Provided information »
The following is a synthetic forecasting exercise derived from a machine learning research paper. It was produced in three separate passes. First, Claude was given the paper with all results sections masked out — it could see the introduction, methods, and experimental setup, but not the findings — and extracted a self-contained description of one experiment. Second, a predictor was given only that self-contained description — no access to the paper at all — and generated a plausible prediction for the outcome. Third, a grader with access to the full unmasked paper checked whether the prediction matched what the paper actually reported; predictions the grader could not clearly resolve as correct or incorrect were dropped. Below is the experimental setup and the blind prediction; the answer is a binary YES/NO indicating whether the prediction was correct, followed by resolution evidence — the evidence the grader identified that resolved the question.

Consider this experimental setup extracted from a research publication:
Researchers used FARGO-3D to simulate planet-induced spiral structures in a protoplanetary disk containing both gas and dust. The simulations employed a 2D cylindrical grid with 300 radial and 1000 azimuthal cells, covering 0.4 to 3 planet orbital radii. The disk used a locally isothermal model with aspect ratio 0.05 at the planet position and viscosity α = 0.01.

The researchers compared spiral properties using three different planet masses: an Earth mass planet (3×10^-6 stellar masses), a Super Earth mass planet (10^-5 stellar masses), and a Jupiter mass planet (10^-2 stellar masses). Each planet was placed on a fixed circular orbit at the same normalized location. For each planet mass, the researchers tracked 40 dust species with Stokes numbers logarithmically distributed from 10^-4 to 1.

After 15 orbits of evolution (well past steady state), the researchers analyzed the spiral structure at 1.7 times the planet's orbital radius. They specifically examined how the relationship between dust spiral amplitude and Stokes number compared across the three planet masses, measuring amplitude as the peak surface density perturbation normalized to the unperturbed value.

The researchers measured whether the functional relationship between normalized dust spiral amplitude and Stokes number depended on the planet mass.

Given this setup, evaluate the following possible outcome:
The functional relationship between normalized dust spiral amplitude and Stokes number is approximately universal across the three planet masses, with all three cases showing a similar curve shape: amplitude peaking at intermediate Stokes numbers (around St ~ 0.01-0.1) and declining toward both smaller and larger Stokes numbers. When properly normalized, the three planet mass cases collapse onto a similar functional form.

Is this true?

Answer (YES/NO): NO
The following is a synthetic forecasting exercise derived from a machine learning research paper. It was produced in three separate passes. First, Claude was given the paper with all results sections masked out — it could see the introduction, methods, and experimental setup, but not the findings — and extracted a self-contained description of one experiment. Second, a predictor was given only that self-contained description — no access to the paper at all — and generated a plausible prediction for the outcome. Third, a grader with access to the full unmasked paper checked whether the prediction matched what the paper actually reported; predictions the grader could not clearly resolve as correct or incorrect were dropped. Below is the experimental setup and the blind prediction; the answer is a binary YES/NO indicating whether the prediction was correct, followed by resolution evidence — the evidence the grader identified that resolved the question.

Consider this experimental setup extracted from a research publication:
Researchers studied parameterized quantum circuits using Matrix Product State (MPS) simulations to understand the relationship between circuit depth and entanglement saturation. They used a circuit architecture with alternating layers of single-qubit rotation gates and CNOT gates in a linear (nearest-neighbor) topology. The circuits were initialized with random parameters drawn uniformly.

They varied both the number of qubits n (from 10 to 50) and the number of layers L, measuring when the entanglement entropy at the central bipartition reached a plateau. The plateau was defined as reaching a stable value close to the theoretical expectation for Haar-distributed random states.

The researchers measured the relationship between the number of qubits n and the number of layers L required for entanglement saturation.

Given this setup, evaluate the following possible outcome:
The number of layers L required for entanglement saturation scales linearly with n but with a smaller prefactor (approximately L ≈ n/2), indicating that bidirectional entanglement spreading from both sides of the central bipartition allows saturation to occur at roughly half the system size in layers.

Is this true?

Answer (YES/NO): NO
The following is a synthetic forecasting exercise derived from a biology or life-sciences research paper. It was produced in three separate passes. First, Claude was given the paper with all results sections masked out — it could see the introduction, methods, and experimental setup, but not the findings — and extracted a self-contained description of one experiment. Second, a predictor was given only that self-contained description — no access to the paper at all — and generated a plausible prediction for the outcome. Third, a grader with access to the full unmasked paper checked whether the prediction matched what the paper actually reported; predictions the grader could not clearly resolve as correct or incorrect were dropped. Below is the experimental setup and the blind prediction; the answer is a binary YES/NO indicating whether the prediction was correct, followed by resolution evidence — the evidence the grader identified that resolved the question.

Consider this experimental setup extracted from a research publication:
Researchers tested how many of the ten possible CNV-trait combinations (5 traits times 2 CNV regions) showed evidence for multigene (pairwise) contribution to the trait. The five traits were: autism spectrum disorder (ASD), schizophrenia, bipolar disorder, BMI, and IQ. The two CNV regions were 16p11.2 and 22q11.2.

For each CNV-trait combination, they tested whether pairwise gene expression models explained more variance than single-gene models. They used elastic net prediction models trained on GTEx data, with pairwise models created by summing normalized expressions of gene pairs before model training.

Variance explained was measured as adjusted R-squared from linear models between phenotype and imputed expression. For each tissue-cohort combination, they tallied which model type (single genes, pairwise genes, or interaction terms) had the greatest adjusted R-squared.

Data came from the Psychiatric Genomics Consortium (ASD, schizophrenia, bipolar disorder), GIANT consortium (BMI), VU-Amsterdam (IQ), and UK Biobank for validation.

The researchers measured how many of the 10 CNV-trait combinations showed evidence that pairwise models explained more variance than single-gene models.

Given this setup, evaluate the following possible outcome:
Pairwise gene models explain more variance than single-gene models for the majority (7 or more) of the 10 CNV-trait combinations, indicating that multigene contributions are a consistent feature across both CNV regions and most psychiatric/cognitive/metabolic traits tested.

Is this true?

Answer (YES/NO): YES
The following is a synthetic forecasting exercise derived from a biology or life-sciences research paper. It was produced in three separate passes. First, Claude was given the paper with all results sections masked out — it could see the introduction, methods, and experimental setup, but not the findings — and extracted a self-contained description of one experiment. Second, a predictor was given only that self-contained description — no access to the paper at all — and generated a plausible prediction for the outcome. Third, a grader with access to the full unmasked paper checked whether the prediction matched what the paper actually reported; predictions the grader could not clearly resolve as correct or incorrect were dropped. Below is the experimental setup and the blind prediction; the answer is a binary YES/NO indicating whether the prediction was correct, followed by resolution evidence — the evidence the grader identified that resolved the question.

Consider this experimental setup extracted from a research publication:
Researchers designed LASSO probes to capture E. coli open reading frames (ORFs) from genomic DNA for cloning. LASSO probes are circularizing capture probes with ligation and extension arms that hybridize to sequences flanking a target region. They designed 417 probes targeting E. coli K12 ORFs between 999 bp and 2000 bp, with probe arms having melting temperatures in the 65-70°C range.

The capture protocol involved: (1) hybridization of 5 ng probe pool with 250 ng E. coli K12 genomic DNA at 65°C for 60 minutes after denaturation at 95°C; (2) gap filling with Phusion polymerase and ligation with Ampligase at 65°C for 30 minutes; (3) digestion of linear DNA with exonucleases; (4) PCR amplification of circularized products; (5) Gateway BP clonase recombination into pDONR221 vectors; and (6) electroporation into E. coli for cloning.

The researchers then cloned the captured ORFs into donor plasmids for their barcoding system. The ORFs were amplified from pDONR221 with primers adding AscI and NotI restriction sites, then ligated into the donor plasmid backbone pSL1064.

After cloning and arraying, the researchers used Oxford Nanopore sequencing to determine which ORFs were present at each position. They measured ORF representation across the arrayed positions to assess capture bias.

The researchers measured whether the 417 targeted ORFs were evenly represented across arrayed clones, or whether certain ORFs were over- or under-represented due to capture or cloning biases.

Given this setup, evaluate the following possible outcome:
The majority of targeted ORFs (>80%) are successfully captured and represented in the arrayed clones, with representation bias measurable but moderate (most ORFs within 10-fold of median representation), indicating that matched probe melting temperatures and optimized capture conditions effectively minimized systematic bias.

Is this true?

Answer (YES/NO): NO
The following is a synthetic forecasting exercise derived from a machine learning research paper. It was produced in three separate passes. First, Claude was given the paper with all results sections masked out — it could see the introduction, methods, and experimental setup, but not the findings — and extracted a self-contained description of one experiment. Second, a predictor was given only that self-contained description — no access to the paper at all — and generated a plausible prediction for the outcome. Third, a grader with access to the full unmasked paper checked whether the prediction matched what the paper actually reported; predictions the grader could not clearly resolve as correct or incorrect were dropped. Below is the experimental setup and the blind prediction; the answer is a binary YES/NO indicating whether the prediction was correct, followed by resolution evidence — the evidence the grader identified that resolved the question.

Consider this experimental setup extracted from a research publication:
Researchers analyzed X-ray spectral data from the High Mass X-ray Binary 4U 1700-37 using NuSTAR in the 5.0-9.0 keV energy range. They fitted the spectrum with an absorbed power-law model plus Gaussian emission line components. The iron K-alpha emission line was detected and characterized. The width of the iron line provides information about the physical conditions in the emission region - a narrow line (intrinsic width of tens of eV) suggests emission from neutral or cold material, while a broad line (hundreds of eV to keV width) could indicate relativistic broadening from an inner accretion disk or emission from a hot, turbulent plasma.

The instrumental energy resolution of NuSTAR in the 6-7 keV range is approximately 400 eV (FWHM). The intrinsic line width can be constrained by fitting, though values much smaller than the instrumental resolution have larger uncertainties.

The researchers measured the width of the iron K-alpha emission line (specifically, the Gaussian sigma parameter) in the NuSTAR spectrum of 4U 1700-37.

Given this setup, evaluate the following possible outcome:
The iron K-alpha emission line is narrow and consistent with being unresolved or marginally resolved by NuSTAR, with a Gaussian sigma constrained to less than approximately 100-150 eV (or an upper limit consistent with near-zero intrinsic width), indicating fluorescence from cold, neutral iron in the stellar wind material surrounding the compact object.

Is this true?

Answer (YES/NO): YES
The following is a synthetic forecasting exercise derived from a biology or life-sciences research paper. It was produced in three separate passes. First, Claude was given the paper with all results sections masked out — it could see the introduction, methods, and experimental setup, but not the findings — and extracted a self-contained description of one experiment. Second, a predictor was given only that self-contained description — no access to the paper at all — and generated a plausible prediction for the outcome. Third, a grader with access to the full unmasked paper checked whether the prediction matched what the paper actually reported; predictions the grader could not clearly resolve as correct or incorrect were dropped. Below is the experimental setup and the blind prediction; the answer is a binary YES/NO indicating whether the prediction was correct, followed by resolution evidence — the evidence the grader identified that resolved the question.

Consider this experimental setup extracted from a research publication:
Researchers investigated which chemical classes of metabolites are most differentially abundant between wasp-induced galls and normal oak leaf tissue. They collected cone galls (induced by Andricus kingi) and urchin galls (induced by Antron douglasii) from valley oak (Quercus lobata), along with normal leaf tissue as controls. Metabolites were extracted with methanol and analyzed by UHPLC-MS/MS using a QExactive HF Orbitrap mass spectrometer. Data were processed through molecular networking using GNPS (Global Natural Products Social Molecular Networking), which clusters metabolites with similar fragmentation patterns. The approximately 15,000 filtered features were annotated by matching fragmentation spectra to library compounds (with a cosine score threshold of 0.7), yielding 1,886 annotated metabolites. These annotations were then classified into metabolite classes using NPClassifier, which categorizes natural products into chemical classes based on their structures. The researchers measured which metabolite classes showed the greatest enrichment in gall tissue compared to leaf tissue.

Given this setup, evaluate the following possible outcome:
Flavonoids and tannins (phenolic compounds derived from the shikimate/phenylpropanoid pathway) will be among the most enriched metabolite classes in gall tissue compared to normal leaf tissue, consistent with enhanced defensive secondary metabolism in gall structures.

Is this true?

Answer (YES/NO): YES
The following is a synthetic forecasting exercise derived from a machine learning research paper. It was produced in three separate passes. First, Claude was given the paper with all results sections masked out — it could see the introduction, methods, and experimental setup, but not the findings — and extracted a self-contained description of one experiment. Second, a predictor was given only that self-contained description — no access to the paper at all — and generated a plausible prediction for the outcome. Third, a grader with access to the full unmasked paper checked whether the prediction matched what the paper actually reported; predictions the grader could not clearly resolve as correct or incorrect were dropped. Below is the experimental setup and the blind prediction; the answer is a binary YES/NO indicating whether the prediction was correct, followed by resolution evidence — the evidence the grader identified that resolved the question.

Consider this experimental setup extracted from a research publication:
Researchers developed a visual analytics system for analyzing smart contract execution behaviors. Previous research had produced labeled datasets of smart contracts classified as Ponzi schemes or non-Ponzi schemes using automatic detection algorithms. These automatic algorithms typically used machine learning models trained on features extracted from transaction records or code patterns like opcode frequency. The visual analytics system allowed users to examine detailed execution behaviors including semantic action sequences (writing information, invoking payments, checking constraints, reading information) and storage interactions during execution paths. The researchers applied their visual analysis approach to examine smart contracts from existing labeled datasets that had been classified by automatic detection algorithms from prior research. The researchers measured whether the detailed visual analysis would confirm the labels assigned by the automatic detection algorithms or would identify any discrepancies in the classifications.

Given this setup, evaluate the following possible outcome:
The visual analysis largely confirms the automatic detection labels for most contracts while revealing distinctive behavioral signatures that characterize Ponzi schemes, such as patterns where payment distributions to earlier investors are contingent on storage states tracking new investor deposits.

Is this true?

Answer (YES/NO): NO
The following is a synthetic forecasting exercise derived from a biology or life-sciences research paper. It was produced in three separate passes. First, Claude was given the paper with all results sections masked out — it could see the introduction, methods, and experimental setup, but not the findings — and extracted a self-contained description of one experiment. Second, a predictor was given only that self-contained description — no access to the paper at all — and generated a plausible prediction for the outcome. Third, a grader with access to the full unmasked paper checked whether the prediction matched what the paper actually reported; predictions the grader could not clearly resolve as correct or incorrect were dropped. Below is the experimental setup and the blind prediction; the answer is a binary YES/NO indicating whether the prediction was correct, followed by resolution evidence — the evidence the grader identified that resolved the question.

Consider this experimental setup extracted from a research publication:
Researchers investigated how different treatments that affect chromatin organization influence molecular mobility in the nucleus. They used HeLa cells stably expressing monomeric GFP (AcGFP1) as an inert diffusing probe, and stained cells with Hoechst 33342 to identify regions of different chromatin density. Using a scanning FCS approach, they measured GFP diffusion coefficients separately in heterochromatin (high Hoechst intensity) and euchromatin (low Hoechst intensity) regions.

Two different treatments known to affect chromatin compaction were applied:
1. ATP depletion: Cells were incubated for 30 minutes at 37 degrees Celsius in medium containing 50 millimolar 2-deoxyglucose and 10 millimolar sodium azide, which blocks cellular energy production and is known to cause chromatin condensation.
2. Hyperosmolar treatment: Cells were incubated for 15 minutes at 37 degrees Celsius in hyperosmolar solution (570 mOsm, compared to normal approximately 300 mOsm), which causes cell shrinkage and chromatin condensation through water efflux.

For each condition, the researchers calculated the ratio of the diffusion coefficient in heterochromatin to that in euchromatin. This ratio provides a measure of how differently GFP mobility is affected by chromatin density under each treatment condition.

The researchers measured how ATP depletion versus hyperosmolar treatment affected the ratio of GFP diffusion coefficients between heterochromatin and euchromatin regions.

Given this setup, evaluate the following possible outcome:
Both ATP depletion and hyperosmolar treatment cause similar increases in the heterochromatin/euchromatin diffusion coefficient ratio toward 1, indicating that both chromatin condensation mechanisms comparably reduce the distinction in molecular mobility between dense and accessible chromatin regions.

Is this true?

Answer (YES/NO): NO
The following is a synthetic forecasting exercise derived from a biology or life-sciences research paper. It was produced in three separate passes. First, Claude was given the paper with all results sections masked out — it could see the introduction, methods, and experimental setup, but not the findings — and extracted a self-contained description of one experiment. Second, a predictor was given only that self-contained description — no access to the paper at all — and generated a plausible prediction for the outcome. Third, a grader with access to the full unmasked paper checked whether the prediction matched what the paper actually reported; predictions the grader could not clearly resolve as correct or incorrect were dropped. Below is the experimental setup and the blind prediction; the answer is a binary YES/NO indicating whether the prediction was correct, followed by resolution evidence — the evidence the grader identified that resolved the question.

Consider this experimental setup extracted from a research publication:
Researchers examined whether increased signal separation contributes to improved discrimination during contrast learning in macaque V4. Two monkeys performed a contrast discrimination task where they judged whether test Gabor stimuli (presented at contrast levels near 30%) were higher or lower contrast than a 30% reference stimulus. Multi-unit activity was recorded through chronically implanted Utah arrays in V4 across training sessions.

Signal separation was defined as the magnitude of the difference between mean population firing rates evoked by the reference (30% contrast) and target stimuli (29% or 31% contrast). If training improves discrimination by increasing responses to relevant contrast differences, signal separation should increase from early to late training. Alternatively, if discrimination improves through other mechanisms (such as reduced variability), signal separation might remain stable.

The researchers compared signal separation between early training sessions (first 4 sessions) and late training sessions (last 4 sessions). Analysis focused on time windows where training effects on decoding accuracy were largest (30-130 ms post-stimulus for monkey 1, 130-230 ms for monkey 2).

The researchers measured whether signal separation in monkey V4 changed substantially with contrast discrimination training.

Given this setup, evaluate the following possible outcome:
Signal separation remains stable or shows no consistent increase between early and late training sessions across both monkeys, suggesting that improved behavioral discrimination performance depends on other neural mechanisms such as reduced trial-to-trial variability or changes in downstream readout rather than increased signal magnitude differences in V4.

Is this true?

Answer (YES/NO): YES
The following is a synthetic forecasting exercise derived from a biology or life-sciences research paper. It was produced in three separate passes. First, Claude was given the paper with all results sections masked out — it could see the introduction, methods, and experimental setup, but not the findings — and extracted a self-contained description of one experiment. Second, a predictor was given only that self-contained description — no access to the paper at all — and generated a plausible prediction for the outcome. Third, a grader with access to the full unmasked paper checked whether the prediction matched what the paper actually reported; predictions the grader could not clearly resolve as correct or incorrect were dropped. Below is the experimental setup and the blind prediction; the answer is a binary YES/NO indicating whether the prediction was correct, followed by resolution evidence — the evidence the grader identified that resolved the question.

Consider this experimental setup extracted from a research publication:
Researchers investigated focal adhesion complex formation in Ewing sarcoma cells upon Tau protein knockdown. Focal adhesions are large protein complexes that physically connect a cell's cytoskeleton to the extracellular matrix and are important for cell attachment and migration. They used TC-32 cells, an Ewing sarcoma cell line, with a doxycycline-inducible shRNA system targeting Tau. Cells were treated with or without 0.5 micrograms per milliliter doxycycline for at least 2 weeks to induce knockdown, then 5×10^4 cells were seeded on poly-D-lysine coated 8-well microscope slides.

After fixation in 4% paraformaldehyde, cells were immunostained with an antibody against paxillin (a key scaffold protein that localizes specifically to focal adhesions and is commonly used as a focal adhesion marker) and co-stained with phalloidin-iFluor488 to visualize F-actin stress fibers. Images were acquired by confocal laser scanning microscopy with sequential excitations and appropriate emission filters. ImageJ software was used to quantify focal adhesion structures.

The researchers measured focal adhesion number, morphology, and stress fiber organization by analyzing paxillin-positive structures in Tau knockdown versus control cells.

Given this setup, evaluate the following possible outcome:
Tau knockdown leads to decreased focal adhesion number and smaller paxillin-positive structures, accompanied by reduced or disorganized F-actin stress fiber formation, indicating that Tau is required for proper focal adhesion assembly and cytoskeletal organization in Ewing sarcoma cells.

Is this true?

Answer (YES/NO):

Exercise brief » Where a line of the data contains "qubits", copy that line.

Response box »
They varied both the number of qubits n (from 10 to 50) and the number of layers L, measuring when the entanglement entropy at the central bipartition reached a plateau. The plateau was defined as reaching a stable value close to the theoretical expectation for Haar-distributed random states.
The researchers measured the relationship between the number of qubits n and the number of layers L required for entanglement saturation.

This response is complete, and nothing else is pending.